TL;DR
This paper provides a theoretical analysis and closed-form solutions for kernelized adversarial representation learning, demonstrating its effectiveness in achieving invariant data representations with guarantees, and comparing favorably to existing methods.
Contribution
It introduces a spectral learning approach for global optima in kernelized adversarial learning, extending analysis from linear to non-linear functions with performance guarantees.
Findings
Closed-form solutions for linear case global optima.
Performance bounds on utility and invariance.

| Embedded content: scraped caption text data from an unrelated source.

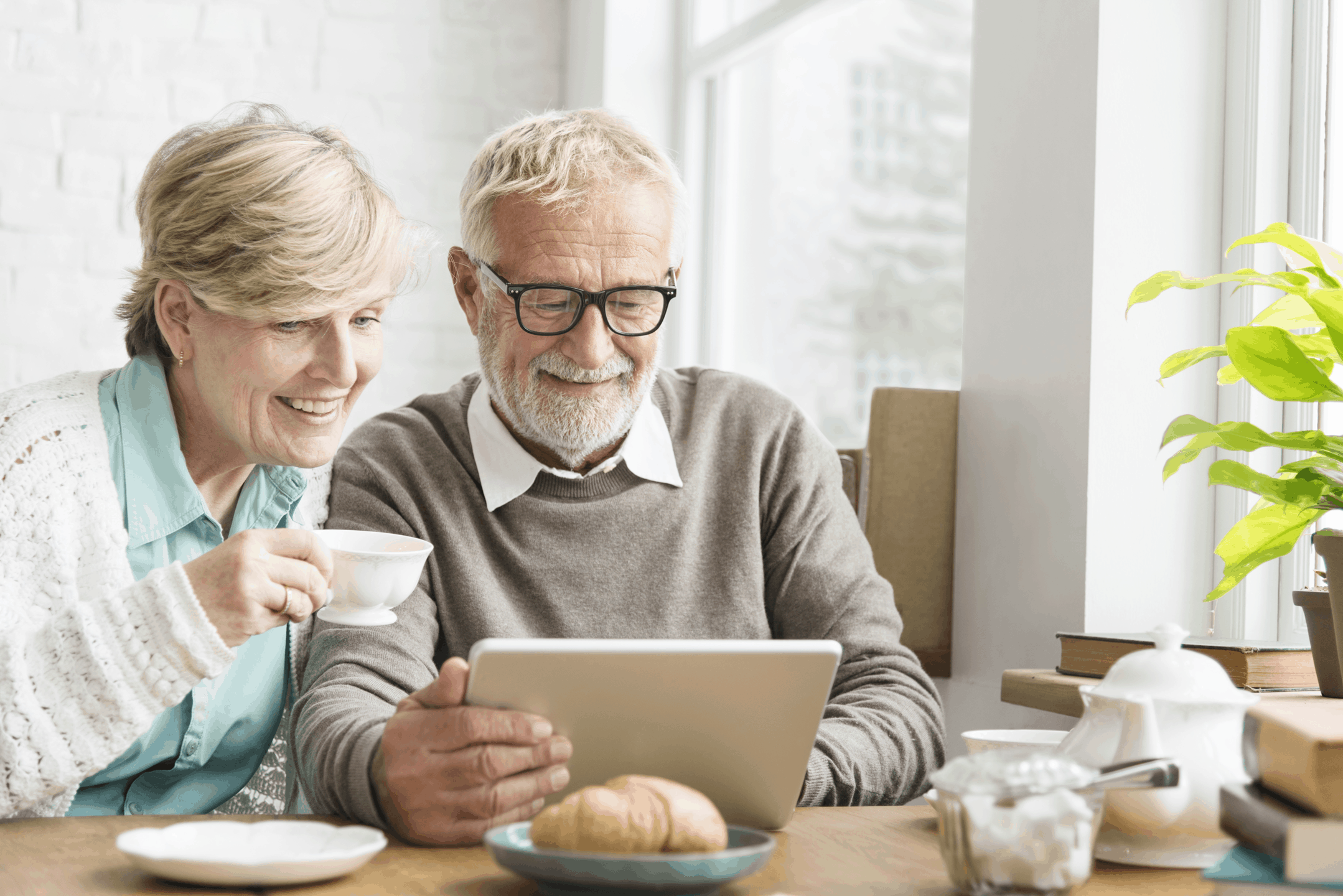 couple looking at tablet over breakfast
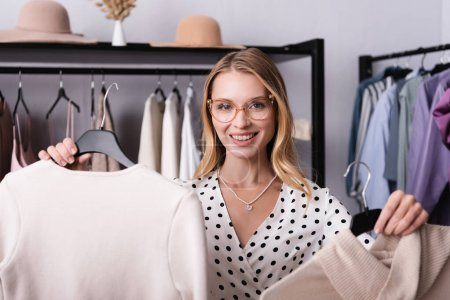 happy proprietor smiling at the camera while holding clothes on hangers in showroom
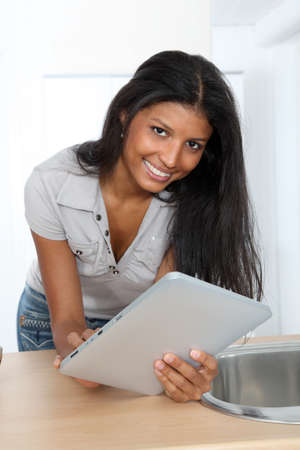 Young latin woman using electronic tablet in home kitchen photo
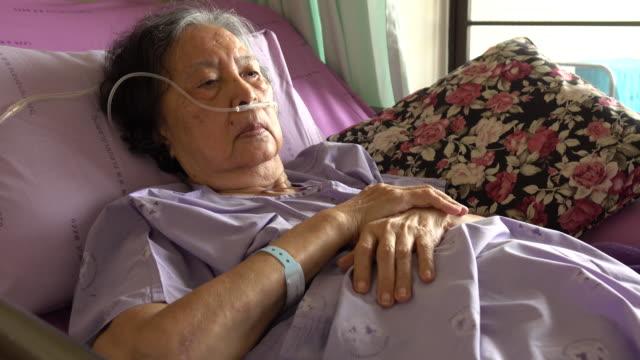 Respiratory oxygen nasal catheter to senior woman patient
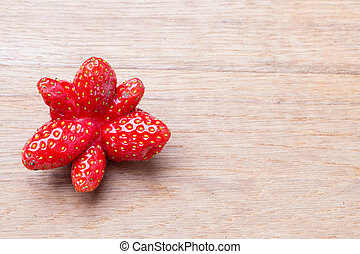 Red odd strawberry fruit on wooden table. - Healthy ...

Empirical results showing comparable utility-invariance trade-offs.
Abstract
Adversarial representation learning is a promising paradigm for obtaining data representations that are invariant to certain sensitive attributes while retaining the information necessary for predicting target attributes. Existing approaches solve this problem through iterative adversarial minimax optimization and lack theoretical guarantees. In this paper, we first study the "linear" form of this problem i.e., the setting where all the players are linear functions. We show that the resulting optimization problem is both non-convex and non-differentiable. We obtain an exact closed-form expression for its global optima through spectral learning and provide performance guarantees in terms of analytical bounds on the achievable utility and invariance. We then extend this solution and analysis to non-linear functions through kernel representation. Numerical experiments on UCI, Extended Yale…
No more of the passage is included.